Open Source Ecosystems

The following documentation is an uncomplete working draft, which will become more and more consistent as the project makes progress.

h1. Envision - A visual interface for browsing and analyzing semantically rich, structured data

As part of my master thesis I'm developing a visual interface that aims to allow browsing and analysis of arbitrary data in new efficient ways. My master thesis, respectively the attempt of finding a generic methodology, which allows quick analysis and visualization of arbitrary structured data, is a sequel to former efforts in the field of "Information Visualization in the Semantic Web":http://quasipartikel.at/wp-content/uploads/2009/05/informationsvisualisierung_im_semantic-web1.pdf, which was the subject of my bachelor thesis (2008).

Envision, which is the project's temporary working title, is basically a browser that operates on arbitrary collections of similar data items. Apart from searching and filtering capabilities you'll be able to visualize data in various ways. Such visualization options will be added successively on demand. You can expect familiar chart types (bar, line, scatter) as well as some more advanced data visualizations. Also the inclusion of essential statistical methods is planned. The quality of the resulting browser will be examined using a set of criteria described in Aufreiter (2008) compared against existing solutions. Also a small user study is planned.

There have been plenty of attempts on taking advantage of increasing availability of high quality structured data. The "SIMILE":http://simile.mit.edu project of the MIT for instance is dedicated to the provision of tools for the data web. Among them are some for browsing data ("Longwell":http://simile.mit.edu/wiki/Longwell) as well as dedicated data visualization widgets ("Timeline":http://www.simile-widgets.org/timeline/, "Exhibit":http://www.simile-widgets.org/exhibit/, etc.).

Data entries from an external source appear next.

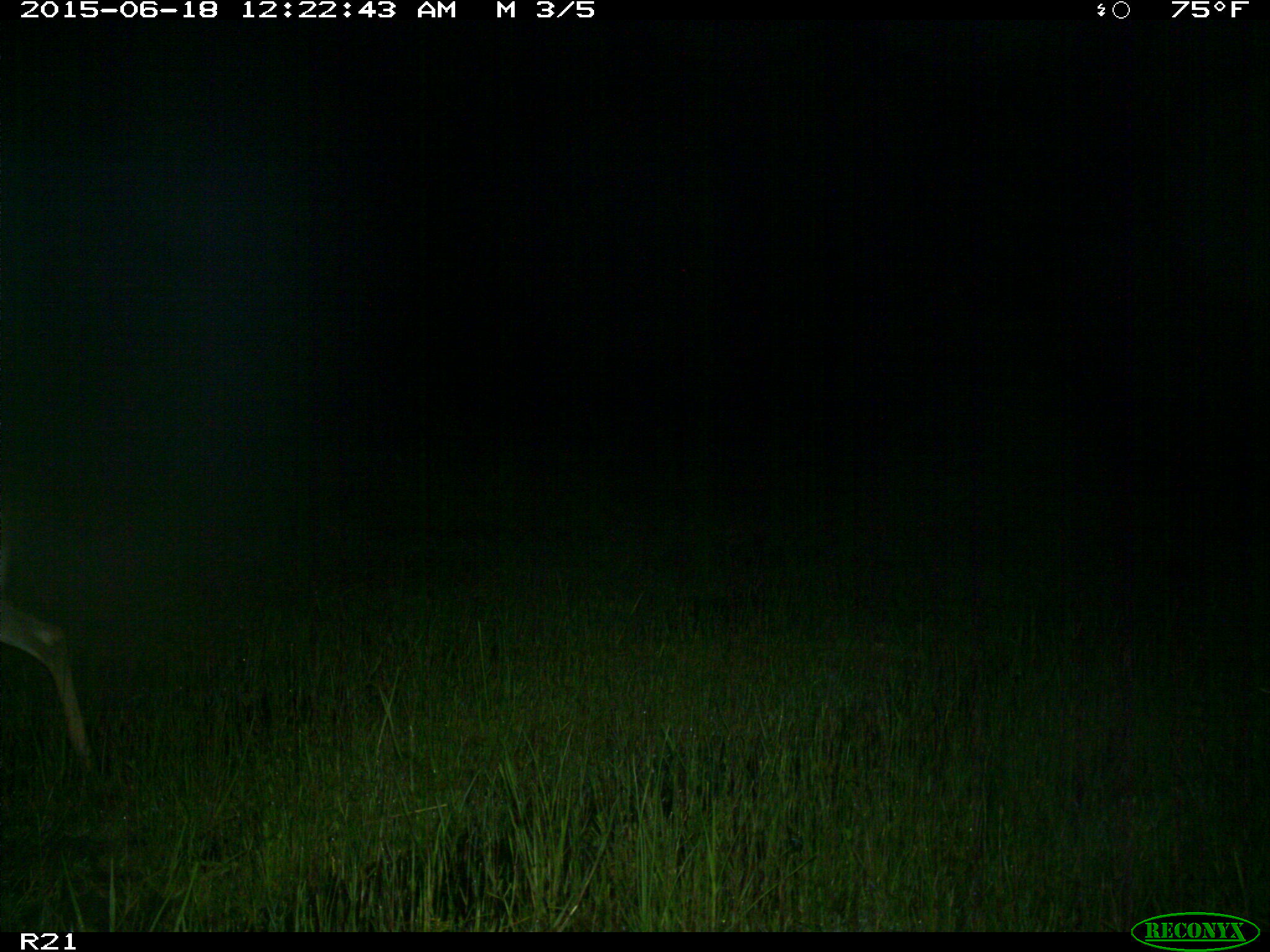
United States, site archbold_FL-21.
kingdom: Animalia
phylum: Chordata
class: Mammalia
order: Artiodactyla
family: Cervidae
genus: Odocoileus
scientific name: Odocoileus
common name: deer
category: unidentified deer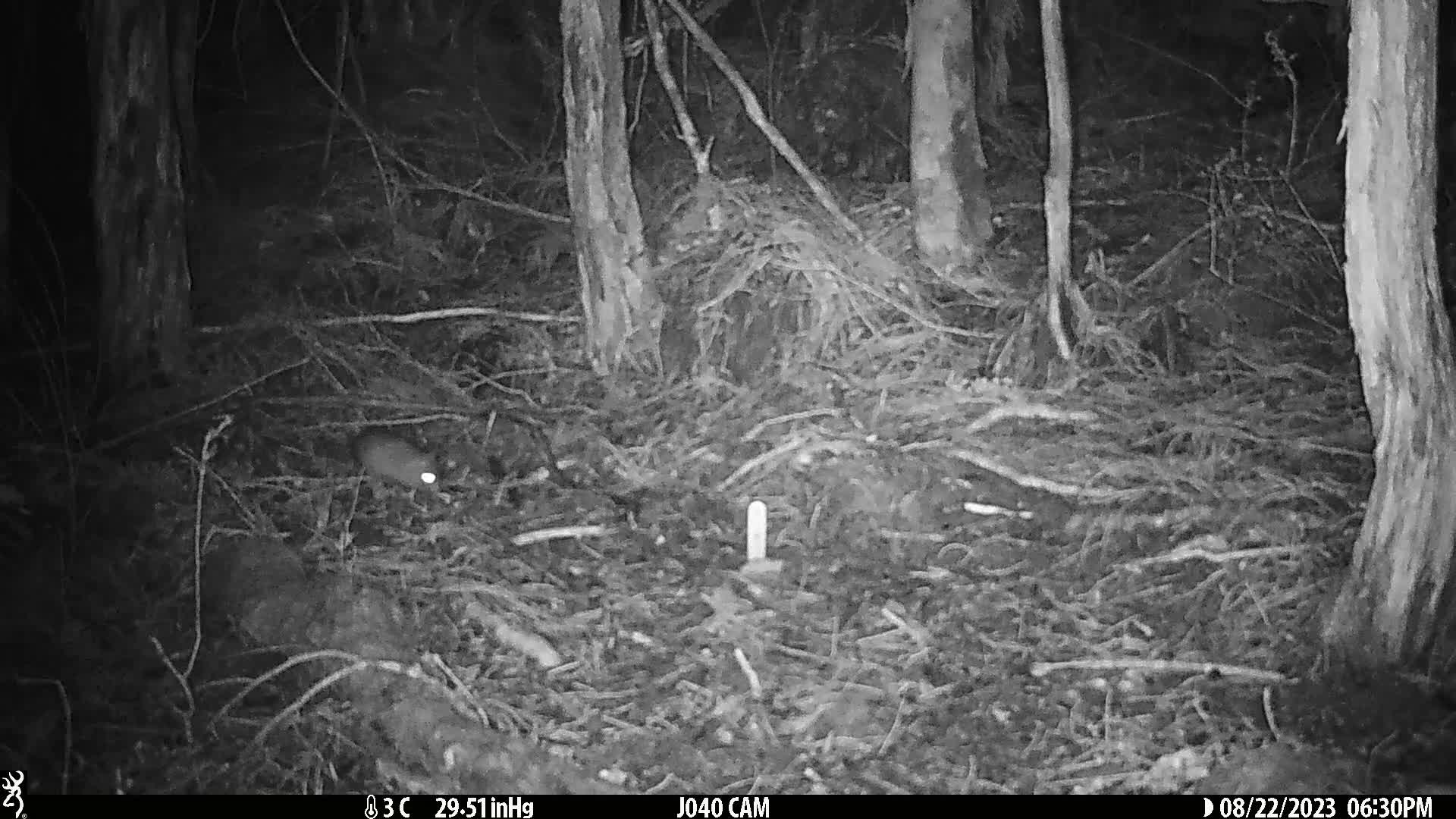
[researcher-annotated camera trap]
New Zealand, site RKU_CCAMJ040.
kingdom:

While there are great approaches and prototypes available for specific tasks, there's still a need for suitable uniform approaches for aggregating and processing data in order to be able to analyze it efficiently.

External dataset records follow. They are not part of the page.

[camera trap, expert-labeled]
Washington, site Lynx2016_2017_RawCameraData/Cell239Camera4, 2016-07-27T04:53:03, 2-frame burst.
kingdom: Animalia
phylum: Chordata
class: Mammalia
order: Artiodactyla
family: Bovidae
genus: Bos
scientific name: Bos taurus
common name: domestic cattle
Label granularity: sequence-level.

The main motivation for researches in this field is the lack of valuable data aggregation services, that are available on the web. There's a strong necessity for making data analysis tasks a repeatable/reusable process. There's much potential for web based data integration tools, as they are not bound to local environments and can be used instantly by everyone. The recent evolvement of browser technology, like the introduction of HTML5 and increased Javascript performance, is a perfect foundation for building new kinds of powerful tools that hadn't been possible before.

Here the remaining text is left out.